Aim of the exercise: Which lines in the data below contain the string "sneaker"? Show each of them in full, treating uppercase and lowercase as different.

++++ Provided material

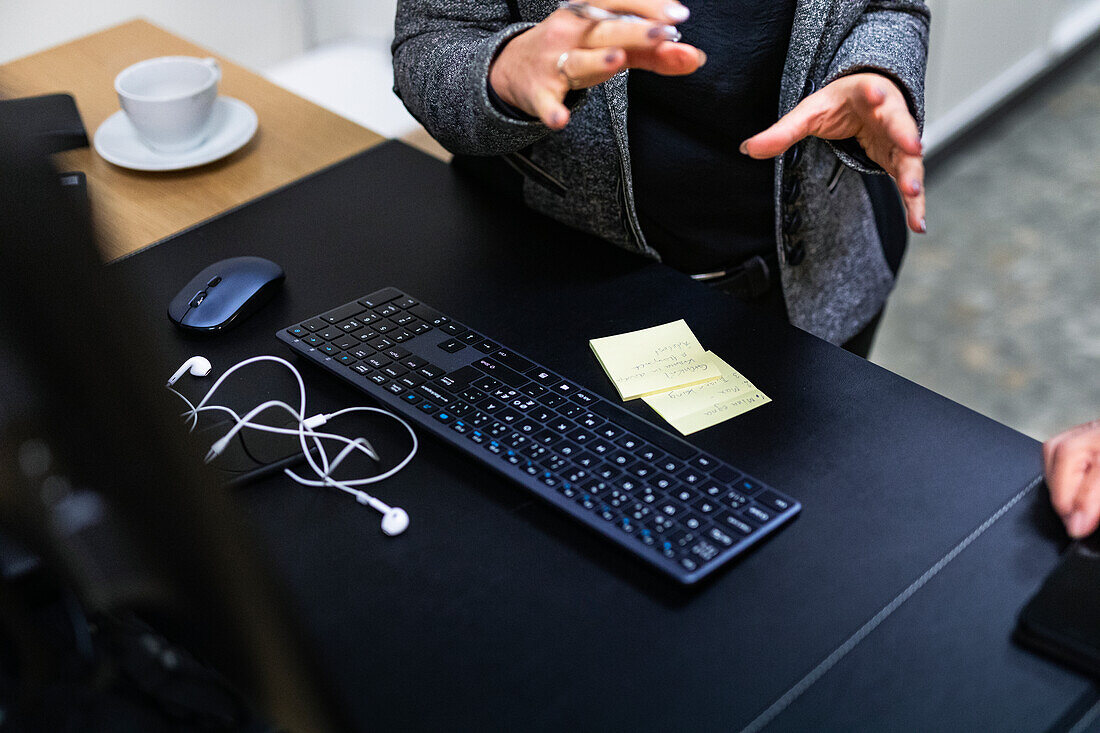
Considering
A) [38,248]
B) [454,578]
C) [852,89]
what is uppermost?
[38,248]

++++++++
++++ Provided material

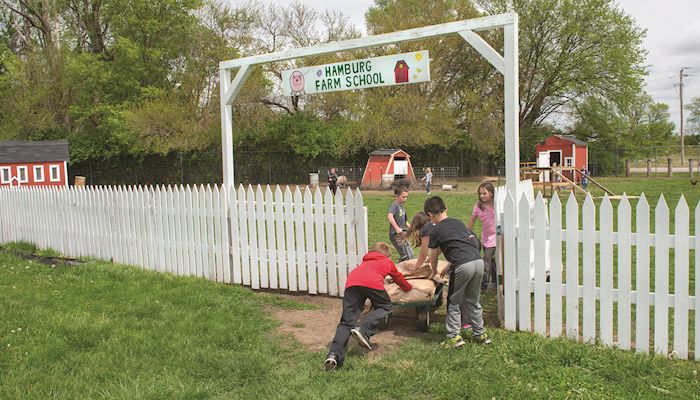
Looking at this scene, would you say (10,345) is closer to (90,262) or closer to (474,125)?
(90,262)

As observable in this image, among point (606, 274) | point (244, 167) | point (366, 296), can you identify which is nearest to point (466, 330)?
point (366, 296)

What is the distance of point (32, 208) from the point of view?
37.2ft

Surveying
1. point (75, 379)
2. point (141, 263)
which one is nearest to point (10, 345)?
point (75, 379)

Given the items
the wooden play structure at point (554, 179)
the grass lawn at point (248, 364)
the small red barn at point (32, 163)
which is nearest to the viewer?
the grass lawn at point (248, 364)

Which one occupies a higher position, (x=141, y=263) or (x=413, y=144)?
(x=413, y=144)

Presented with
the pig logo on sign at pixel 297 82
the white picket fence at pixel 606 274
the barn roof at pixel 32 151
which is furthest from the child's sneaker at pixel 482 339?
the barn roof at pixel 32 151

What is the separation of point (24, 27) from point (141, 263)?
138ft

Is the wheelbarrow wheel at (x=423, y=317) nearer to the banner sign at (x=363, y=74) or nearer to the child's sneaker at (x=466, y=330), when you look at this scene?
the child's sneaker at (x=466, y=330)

++++++++

The response:
which is furthest from the child's sneaker at pixel 482 339?
Is the wheelbarrow wheel at (x=423, y=317) nearer to the banner sign at (x=363, y=74) or nearer to the child's sneaker at (x=466, y=330), when you look at this scene?
the child's sneaker at (x=466, y=330)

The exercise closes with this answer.